Brent crude was down by 23 cents, or 0.4%, at $60.85 a barrel, by 0711 GMT, but was heading for a gain of more than 2% for the week.
U.S. West Texas Intermediate (WTI) crude futures fell 40 cents, or 0.7%, to $56.31 a barrel. The contract is still set for a gain of nearly 4% this week.
"Oil prices remain elevated and we are in the middle of trading range here for both Brent and West Texas," said Michael McCarthy, chief market strategist at CMC Markets in Sydney.
Worries about a slowdown in economic growth and the impact on oil demand due to the trade war between the world's two biggest oil consumers kept a lid on price gains this week, even as falling inventories indicate a balancing market.
On Thursday, the United States and China gave signs that they will resume trade talks, discussing the next round of in-person negotiations in September ahead of a looming deadline for additional U.S. tariffs.
"It is very difficult to predict the sudden twist and turns in the Sino-US trade backdrop," said Samuel Siew, investment analyst at Phillip Futures in Singapore.
The approach of Hurricane Dorian toward Florida earlier raised fears that offshore U.S. crude producers may shutter output if the storm passes into the Gulf of Mexico over the weekend.
Dorian is heading toward landfall on the Atlantic coast of Florida over the weekend and may enter into the eastern Gulf of Mexico next week.

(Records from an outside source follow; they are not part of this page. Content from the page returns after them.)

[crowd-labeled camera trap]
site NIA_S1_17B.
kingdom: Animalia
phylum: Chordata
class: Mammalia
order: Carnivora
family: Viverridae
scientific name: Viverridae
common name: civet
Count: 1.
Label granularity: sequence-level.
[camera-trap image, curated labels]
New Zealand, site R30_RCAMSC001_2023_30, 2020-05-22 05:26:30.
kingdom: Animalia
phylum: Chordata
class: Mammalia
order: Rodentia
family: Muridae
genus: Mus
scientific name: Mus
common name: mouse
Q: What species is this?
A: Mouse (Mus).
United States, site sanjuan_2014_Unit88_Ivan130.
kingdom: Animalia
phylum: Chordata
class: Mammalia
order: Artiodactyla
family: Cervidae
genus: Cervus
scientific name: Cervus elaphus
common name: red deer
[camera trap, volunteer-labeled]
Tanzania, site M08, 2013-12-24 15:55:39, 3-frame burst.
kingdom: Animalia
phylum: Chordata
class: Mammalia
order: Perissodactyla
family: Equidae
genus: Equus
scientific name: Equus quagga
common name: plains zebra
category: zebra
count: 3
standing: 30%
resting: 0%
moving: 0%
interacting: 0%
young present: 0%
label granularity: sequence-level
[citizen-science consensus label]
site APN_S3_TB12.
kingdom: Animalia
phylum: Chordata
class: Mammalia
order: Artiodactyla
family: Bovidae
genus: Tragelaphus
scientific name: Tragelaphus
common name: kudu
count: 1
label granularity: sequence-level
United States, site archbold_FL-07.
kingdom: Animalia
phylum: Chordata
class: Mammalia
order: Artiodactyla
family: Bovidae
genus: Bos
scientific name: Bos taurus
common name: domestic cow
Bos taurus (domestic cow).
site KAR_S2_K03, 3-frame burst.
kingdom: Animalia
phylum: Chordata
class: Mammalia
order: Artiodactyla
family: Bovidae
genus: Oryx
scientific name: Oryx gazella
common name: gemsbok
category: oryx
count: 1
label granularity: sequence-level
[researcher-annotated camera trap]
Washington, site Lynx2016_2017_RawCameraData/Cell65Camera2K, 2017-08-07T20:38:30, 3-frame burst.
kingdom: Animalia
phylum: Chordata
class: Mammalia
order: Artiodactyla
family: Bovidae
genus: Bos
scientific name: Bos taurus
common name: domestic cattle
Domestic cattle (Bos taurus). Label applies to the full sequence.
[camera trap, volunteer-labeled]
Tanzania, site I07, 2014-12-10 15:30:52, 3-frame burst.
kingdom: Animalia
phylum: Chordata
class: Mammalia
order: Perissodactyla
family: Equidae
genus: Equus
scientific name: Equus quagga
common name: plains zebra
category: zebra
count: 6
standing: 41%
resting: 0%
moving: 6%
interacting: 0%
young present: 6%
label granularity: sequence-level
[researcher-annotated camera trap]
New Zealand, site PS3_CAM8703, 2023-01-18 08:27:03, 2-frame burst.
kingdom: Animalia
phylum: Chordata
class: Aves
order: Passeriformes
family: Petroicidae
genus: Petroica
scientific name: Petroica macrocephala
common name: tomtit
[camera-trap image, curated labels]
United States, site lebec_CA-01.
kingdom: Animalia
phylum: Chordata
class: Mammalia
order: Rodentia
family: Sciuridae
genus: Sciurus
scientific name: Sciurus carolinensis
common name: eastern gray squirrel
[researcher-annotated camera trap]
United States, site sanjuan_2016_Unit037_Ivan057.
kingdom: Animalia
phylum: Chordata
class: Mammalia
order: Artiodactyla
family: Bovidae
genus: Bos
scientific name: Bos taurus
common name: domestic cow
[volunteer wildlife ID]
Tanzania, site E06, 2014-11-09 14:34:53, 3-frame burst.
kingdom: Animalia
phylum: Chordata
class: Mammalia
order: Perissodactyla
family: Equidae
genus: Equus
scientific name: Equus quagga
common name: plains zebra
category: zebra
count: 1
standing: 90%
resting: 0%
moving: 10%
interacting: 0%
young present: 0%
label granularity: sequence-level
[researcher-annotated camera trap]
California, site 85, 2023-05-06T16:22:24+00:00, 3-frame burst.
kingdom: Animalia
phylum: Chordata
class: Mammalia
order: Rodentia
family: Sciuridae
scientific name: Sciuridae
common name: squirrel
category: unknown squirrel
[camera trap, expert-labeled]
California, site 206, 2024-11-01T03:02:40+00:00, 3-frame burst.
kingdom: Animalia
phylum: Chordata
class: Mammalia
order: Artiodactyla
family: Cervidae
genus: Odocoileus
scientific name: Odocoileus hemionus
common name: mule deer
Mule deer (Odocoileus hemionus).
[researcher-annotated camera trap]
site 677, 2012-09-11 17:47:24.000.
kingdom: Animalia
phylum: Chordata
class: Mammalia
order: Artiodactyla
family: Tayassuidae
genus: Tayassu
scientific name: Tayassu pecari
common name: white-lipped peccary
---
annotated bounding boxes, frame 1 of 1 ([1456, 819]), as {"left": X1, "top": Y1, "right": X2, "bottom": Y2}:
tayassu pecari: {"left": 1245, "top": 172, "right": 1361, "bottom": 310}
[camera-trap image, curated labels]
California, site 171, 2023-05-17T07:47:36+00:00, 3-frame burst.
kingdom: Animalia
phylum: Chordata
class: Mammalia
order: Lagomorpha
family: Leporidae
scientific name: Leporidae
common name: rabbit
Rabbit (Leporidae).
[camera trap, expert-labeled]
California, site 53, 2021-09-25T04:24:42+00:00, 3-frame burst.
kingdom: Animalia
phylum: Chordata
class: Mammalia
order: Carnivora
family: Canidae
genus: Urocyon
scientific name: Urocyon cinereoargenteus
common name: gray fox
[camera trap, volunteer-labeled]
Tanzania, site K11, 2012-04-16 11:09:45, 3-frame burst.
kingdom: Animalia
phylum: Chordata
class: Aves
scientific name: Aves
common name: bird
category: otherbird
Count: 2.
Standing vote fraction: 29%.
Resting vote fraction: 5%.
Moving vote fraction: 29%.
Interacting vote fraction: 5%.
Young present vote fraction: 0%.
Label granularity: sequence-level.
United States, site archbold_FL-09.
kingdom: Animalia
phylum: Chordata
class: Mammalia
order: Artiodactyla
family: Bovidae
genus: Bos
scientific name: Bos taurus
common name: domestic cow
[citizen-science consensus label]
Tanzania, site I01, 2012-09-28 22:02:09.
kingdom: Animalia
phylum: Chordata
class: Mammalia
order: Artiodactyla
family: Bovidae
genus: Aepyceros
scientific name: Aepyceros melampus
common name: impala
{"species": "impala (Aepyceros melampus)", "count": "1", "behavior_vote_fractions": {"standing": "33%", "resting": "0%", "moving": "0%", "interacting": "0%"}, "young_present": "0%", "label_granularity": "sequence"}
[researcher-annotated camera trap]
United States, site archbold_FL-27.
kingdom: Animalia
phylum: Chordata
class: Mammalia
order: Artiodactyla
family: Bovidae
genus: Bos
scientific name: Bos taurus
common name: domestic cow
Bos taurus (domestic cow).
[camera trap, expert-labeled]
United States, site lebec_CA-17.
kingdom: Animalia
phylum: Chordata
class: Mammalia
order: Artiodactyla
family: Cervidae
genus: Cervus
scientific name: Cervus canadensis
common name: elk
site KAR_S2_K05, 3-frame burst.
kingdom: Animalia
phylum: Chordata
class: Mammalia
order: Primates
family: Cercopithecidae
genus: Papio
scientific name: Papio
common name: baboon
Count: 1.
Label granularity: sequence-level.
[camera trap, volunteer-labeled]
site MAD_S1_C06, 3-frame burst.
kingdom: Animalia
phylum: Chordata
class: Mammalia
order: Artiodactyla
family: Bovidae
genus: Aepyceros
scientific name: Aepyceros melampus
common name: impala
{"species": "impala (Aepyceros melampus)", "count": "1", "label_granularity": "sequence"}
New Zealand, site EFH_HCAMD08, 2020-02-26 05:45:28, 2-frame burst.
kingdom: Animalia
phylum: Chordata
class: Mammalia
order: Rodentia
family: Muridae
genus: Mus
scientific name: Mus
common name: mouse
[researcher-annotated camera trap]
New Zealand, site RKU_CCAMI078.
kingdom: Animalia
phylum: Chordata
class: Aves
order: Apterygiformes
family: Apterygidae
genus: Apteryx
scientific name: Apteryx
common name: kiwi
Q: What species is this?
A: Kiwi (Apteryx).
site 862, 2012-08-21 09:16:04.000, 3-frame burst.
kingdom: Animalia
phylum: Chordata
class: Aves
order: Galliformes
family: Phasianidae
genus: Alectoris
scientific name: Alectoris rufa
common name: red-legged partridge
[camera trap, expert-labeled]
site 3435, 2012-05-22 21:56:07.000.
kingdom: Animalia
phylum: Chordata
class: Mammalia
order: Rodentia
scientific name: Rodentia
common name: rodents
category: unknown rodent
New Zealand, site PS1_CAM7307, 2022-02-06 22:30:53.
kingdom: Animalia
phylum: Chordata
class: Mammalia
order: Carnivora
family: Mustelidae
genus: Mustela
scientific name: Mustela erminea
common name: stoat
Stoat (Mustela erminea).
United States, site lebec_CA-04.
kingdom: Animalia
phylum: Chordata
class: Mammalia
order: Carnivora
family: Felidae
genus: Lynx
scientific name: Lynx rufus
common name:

It is forecast to strengthen and become a highly dangerous Category 4 hurricane on Sunday, the National Hurricane Center said.
Chevron Corp's 356,440 barrel-per-day Pascagoula, Mississippi, oil refinery is closely monitoring the progress of Hurricane Dorian, a company spokesman said on Thursday.
Last month, Hurricane Barry prompted offshore oil companies to shut as much as 74% of production, lifting U.S. crude prices, before it weakened to a tropical storm.
Government data on Wednesday showed U.S. crude stocks dropped last week by 10 million barrels to their lowest since October as imports slowed, while gasoline and distillate stocks each fell by over 2 million barrels.
But the EIA data also showed that U.S. production rebounded to a weekly record of 12.5 million barrels per day, suggesting there is still plenty of supply available.